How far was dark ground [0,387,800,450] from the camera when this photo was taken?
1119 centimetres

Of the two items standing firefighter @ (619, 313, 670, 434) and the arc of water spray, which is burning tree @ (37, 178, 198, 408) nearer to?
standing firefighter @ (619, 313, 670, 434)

- - - -

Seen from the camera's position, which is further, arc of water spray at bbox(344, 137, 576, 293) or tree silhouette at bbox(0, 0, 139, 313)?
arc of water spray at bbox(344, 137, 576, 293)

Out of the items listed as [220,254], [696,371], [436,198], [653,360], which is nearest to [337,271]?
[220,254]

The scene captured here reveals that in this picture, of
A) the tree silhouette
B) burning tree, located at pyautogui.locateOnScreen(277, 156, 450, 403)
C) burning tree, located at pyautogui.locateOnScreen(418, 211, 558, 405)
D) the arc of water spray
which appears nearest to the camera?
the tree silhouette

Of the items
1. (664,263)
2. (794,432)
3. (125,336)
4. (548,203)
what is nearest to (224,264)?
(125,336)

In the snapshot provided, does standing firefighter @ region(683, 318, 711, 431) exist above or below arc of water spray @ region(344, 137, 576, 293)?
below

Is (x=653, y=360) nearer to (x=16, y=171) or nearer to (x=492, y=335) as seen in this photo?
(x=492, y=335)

- - - -

» Task brief
Please count the lines above that contain the string "camera" and give only that number.

» Solved problem
3